Hopefully see you at one of our Tuesday classes. Just drop in whenever you feel like it 🙂
p.s. Excerpt from one of my favourite books: “Buddhism: Tools for Living Your Life” by Vajragupta © Windhorse Publications
Here, we’ll look at basic elements of right livelihood. These are suggested areas with which to consider to what extent our working life constitutes right livelihood. Does our work give us what we need under each of these headings?

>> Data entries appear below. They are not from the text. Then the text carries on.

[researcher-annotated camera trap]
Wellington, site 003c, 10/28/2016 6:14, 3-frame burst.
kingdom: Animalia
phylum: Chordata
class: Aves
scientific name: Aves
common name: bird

supportive of our practice
Thirdly, for a job to constitute right livelihood, it needs to be part of, and support, our spiritual practice. As my Buddhist teacher once said, ‘Unless your work is your meditation, your meditation is not meditation.’ Whatever your job, it will contain opportunities to cultivate more mindfulness, chances to develop loving-kindness, ways of interacting with others more ethically. This is what is meant by making your work your meditation. Issues will arise that pose spiritual challenges for us: how can we respond to that awkward colleague with loving-kindness? What do we do if our boss has asked us to conceal something from a customer? These may not be easy issues, but they are the stuff of the real spiritual life.

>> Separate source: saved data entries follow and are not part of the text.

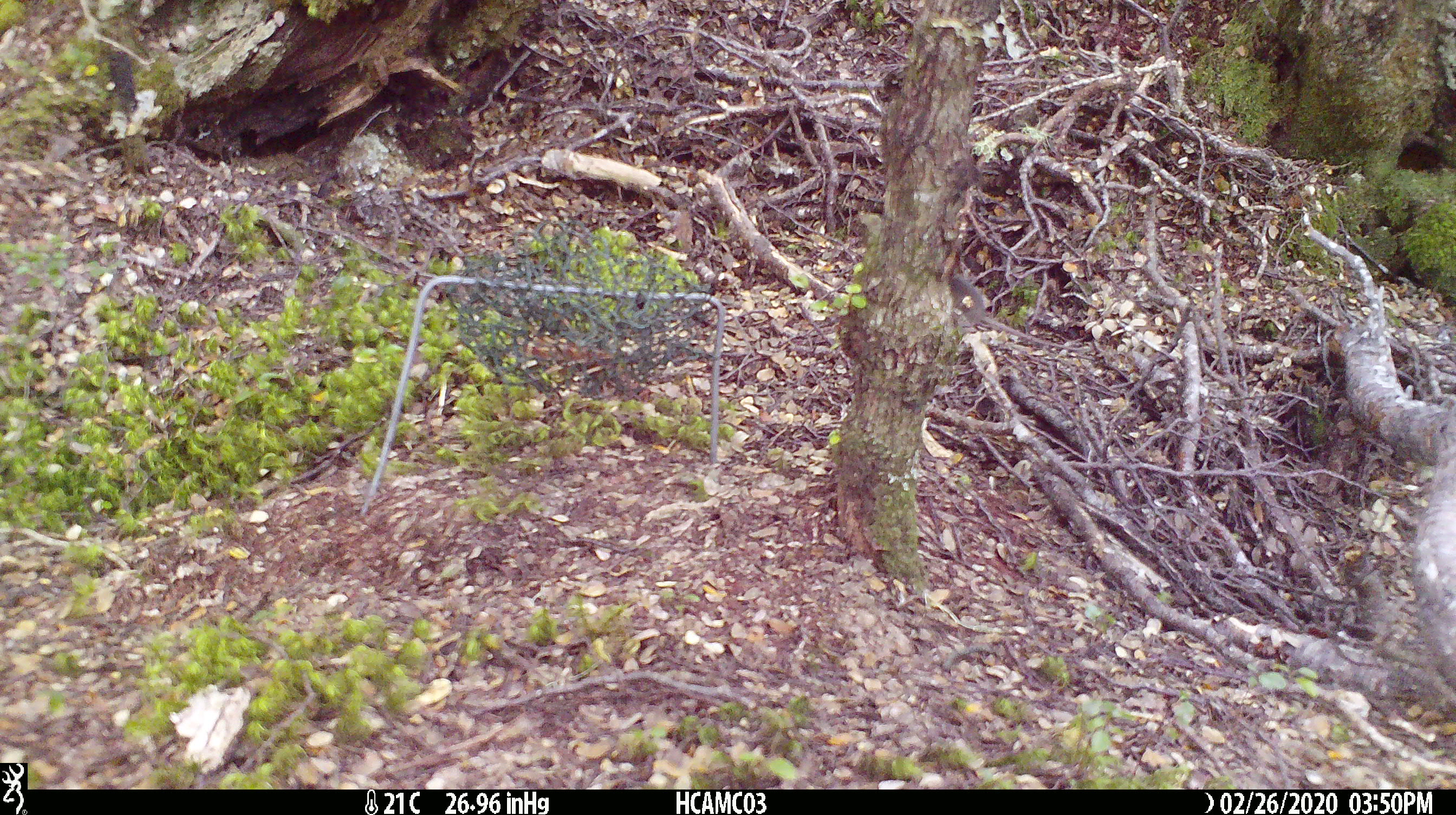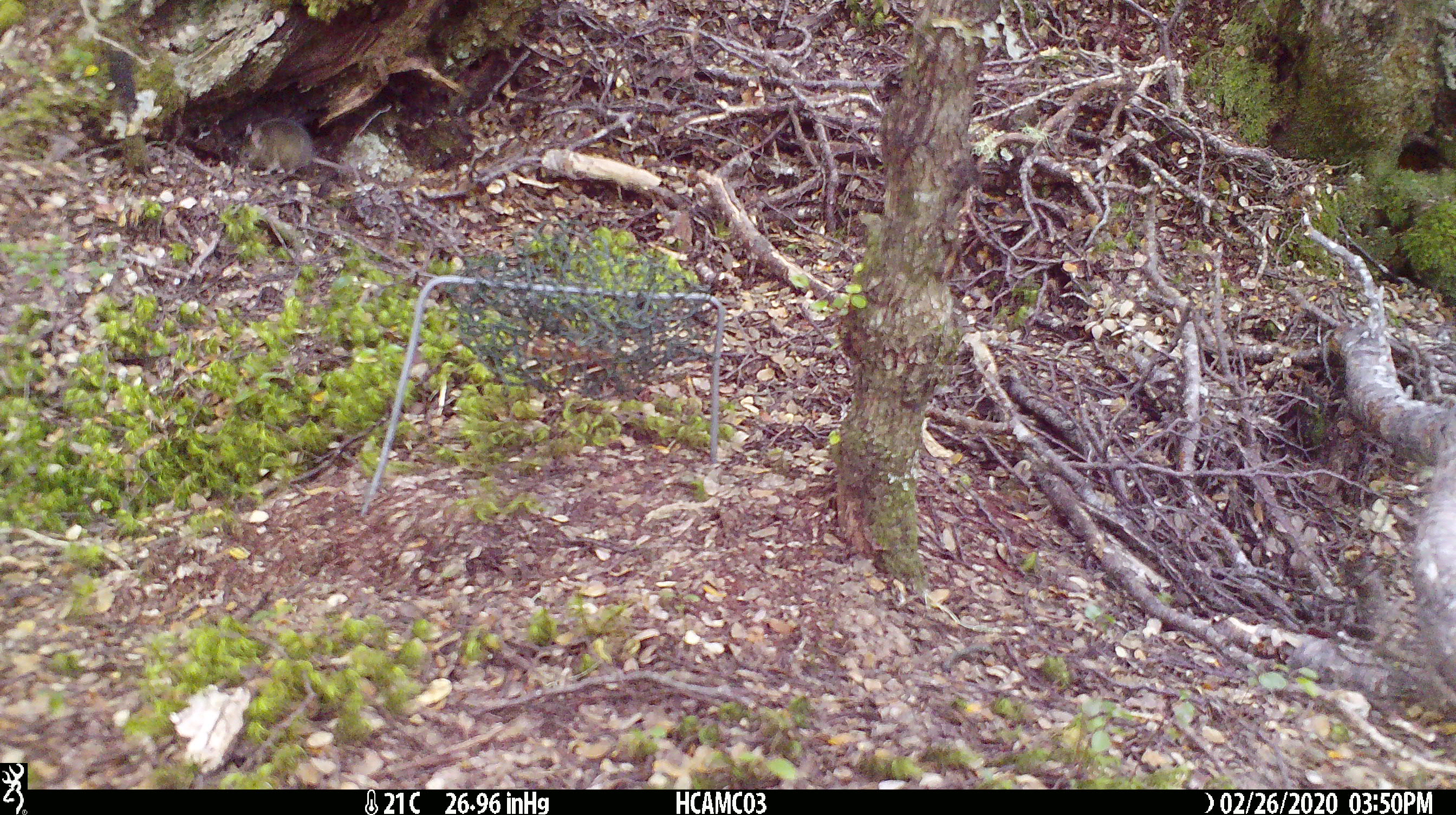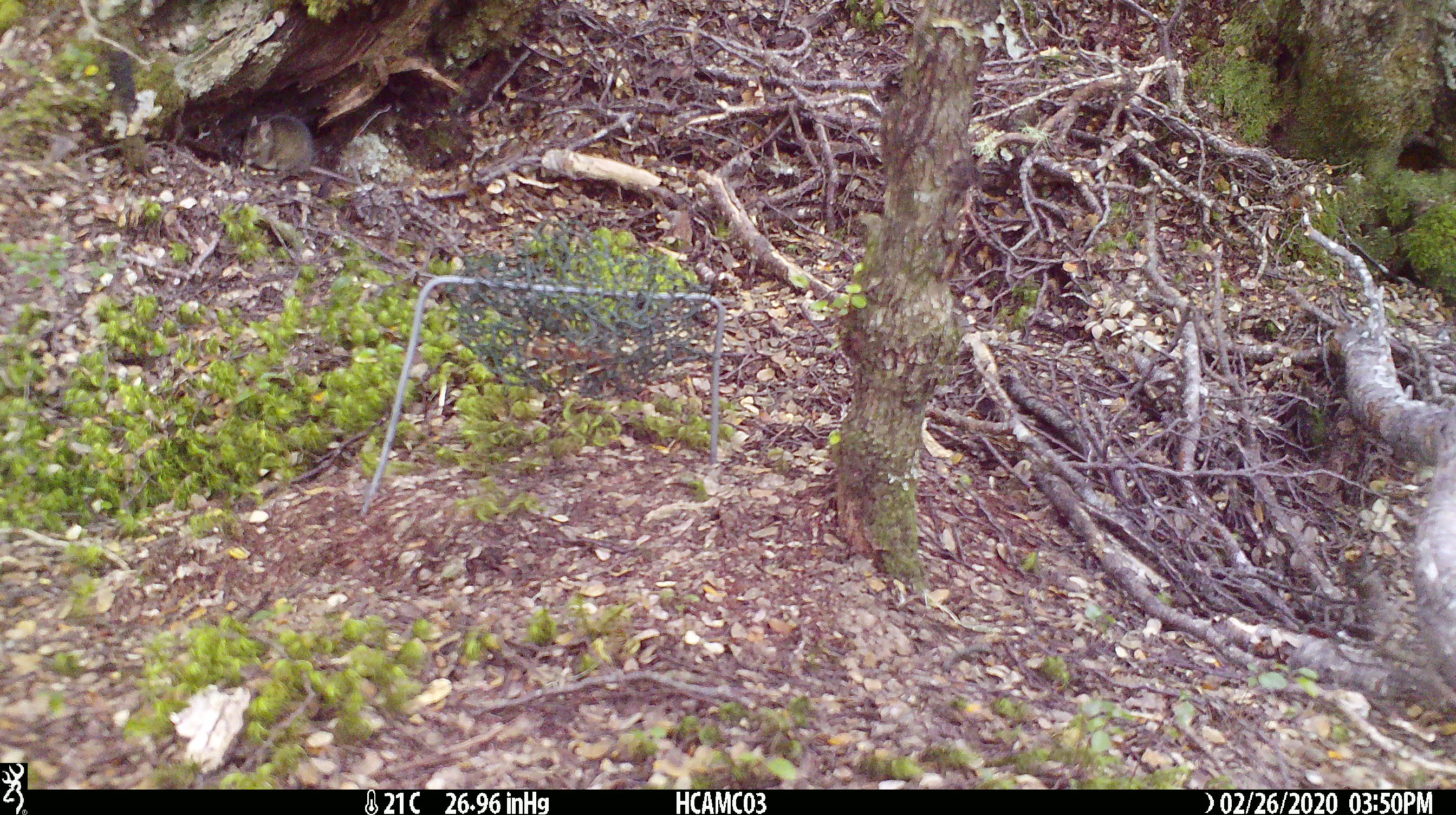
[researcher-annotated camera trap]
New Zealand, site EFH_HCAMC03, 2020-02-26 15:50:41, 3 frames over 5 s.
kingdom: Animalia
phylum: Chordata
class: Mammalia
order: Rodentia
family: Muridae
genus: Mus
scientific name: Mus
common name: mouse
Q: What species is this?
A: Mouse (Mus).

It might be easy to find ways of making our work part of our practice. Or it may be that we decide that circumstances at work are too stressful, or the people we work with unsupportive, and we consider a change to work that will be more conducive to our practice.
Some Buddhists have approached this issue by establishing businesses or ventures in which they can work together as a team. The hope is that they can then really explore what it means for work to be a spiritual practice, together with others who are committed to the same ideals. This can bring about a strong sense of shared purpose, communication, and co-operation.
Work (along with meditation and friendship) can be used as one of the most powerful tools for changing ourselves. Because it demands our energy and skill, it can draw us out and transform us. We learn about our limitations, are spurred to develop new abilities, and can then grow in confidence. This is my experience of work. I’m lucky to work at a Buddhist centre; my work is very much intertwined with my ideals and practice. But my job there has been a crucial part of that practice. Most of what I’ve learned and changed about myself has been through work. For example, I’ve had to learn to think much more for myself, to respond with equanimity to criticism or blame, to deal with difficulties in communication, and to develop more confidence in my own vision.